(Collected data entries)
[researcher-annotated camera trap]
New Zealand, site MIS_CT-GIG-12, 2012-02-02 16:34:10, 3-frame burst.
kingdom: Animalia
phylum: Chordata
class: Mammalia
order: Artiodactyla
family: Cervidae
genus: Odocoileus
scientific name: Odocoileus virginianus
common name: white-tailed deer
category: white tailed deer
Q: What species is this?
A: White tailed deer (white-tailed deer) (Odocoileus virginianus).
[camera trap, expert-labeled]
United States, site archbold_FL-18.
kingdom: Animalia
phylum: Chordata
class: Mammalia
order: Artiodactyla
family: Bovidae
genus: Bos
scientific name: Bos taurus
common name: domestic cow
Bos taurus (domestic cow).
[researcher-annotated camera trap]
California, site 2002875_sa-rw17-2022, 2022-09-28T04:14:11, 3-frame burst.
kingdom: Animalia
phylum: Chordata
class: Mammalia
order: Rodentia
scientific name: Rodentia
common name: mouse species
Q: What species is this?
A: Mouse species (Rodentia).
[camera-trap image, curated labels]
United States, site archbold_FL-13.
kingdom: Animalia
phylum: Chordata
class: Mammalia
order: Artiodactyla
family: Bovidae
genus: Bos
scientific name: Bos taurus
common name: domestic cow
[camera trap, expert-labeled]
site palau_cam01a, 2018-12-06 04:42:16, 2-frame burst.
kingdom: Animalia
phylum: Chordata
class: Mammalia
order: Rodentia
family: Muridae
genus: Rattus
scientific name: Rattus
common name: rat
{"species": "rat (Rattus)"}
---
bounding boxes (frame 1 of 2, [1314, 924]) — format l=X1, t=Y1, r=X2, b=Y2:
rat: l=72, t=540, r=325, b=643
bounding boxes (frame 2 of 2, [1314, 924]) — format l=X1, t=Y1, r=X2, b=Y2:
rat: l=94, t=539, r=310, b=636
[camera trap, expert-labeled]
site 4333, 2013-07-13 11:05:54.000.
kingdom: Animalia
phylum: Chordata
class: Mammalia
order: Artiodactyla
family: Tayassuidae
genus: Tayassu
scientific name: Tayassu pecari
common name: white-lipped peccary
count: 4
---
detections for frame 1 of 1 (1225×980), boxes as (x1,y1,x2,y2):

- **Your objective**
Your answer must be an exact copy of every record.

- **Exercise output**
[researcher-annotated camera trap]
New Zealand, site MIS_CT-GIG-12, 2012-02-02 16:34:10, 3-frame burst.
kingdom: Animalia
phylum: Chordata
class: Mammalia
order: Artiodactyla
family: Cervidae
genus: Odocoileus
scientific name: Odocoileus virginianus
common name: white-tailed deer
category: white tailed deer
Q: What species is this?
A: White tailed deer (white-tailed deer) (Odocoileus virginianus).
[camera trap, expert-labeled]
United States, site archbold_FL-18.
kingdom: Animalia
phylum: Chordata
class: Mammalia
order: Artiodactyla
family: Bovidae
genus: Bos
scientific name: Bos taurus
common name: domestic cow
Bos taurus (domestic cow).
[researcher-annotated camera trap]
California, site 2002875_sa-rw17-2022, 2022-09-28T04:14:11, 3-frame burst.
kingdom: Animalia
phylum: Chordata
class: Mammalia
order: Rodentia
scientific name: Rodentia
common name: mouse species
Q: What species is this?
A: Mouse species (Rodentia).
[camera-trap image, curated labels]
United States, site archbold_FL-13.
kingdom: Animalia
phylum: Chordata
class: Mammalia
order: Artiodactyla
family: Bovidae
genus: Bos
scientific name: Bos taurus
common name: domestic cow
[camera trap, expert-labeled]
site palau_cam01a, 2018-12-06 04:42:16, 2-frame burst.
kingdom: Animalia
phylum: Chordata
class: Mammalia
order: Rodentia
family: Muridae
genus: Rattus
scientific name: Rattus
common name: rat
{"species": "rat (Rattus)"}
---
bounding boxes (frame 1 of 2, [1314, 924]) — format l=X1, t=Y1, r=X2, b=Y2:
rat: l=72, t=540, r=325, b=643
bounding boxes (frame 2 of 2, [1314, 924]) — format l=X1, t=Y1, r=X2, b=Y2:
rat: l=94, t=539, r=310, b=636
[camera trap, expert-labeled]
site 4333, 2013-07-13 11:05:54.000.
kingdom: Animalia
phylum: Chordata
class: Mammalia
order: Artiodactyla
family: Tayassuidae
genus: Tayassu
scientific name: Tayassu pecari
common name: white-lipped peccary
count: 4
---
detections for frame 1 of 1 (1225×980), boxes as (x1,y1,x2,y2):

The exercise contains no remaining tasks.